Kim and Dan Hulse established Tahoma Farms in 2009. “First generation” farmers, they pooled their farming and marketing experience to purchase one of three parcels at Orting Valley Farms, a 100-acre former dairy preserved by the PCC Farmland Trust in collaboration with the Washington State Wildlife and Recreation Program and Pierce County Conservation Futures Program. The trust secured a conservation easement on the land, which ensures that it is saved for organic production forever. Kim and Dan chose “Tahoma Farms” as the name for their 40-acre parcel in homage to the Native American name for Mount Rainier, which rises majestically 30 miles to the southeast. Located along the Puyallup River, the farm’s rich, well-drained soils were formed by a succession of volcanic eruptions over the past 10,000 years.
Tahoma Farms is committed to organic production practices, including long-term crop rotations, planting green manures, and utilizing compost to build the soil. In the same way that they are growing a sustainable farm, Kim and Dan are growing a business that will strengthen the local food economy and nourish their community for years to come.
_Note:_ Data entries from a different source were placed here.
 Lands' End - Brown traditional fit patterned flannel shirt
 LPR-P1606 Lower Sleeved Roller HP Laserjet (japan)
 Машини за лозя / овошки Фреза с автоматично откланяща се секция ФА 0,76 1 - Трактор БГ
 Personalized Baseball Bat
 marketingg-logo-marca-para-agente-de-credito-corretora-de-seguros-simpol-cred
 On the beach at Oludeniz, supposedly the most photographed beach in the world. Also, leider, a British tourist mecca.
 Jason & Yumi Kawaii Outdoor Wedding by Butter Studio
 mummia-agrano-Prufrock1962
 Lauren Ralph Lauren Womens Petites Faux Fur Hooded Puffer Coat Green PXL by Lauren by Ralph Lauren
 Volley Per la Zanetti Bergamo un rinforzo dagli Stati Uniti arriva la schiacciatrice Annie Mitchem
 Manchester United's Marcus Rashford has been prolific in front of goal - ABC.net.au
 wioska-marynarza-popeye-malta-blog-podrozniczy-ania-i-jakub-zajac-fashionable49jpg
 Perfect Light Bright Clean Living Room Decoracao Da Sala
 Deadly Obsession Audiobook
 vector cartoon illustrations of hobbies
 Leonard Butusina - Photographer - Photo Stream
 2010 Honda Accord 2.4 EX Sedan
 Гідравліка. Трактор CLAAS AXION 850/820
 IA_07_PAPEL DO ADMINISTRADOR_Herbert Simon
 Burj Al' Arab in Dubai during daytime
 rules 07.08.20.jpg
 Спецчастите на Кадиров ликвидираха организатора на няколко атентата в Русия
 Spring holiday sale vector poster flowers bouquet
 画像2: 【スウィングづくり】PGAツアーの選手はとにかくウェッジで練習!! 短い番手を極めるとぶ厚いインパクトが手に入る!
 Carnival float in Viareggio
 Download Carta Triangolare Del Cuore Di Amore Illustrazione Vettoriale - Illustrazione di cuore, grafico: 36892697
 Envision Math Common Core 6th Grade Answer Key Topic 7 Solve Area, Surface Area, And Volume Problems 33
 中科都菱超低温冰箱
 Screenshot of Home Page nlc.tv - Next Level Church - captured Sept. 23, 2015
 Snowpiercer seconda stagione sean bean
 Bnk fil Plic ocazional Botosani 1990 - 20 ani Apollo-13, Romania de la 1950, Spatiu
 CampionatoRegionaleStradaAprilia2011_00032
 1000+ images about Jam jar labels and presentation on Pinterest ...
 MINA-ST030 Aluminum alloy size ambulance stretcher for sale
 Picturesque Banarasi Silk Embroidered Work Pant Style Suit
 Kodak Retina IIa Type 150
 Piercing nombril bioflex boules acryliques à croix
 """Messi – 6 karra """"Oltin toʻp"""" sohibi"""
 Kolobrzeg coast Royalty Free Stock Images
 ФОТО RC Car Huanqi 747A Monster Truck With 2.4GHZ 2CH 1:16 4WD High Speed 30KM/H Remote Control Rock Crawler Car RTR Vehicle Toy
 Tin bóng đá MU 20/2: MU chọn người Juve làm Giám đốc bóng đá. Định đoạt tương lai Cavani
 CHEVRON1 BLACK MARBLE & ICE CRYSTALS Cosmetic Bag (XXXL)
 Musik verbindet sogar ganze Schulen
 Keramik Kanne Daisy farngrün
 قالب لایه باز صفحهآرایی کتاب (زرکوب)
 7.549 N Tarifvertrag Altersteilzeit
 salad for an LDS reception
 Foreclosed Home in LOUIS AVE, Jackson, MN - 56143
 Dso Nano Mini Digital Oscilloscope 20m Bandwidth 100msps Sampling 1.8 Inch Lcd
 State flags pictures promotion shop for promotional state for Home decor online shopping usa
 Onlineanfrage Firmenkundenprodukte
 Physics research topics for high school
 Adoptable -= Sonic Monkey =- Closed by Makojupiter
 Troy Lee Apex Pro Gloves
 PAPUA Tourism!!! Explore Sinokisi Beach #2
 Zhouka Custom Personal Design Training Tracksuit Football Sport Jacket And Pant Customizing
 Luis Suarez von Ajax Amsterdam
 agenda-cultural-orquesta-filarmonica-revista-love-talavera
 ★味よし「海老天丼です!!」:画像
In their own words, Kim and Dan are “passionate about growing food and committed to the work that makes our communities stronger, our children healthier, the hungry among us less hungry, and our natural environment more livable for generations to come”.
Photos on this page are from a recent tour of Tahoma Farms by our produce team. Many thanks to Kim and Dan for their hospitality. We had a great time visiting their wonderful farm.
-Joe McInnis, Produce Manager, Marlene’s-Tacoma
“Selling wholesale is not for every farm. But for us, selling to Marlene’s is an important outlet. It allows us to sell as much as we would at a really good farmer’s market day but without the added costs of selling at a market. It’s good for consumers to have options, too, and for some the best option is Marlene’s – convenience, one-stop shopping, and knowing that what you need is going to be in stock.”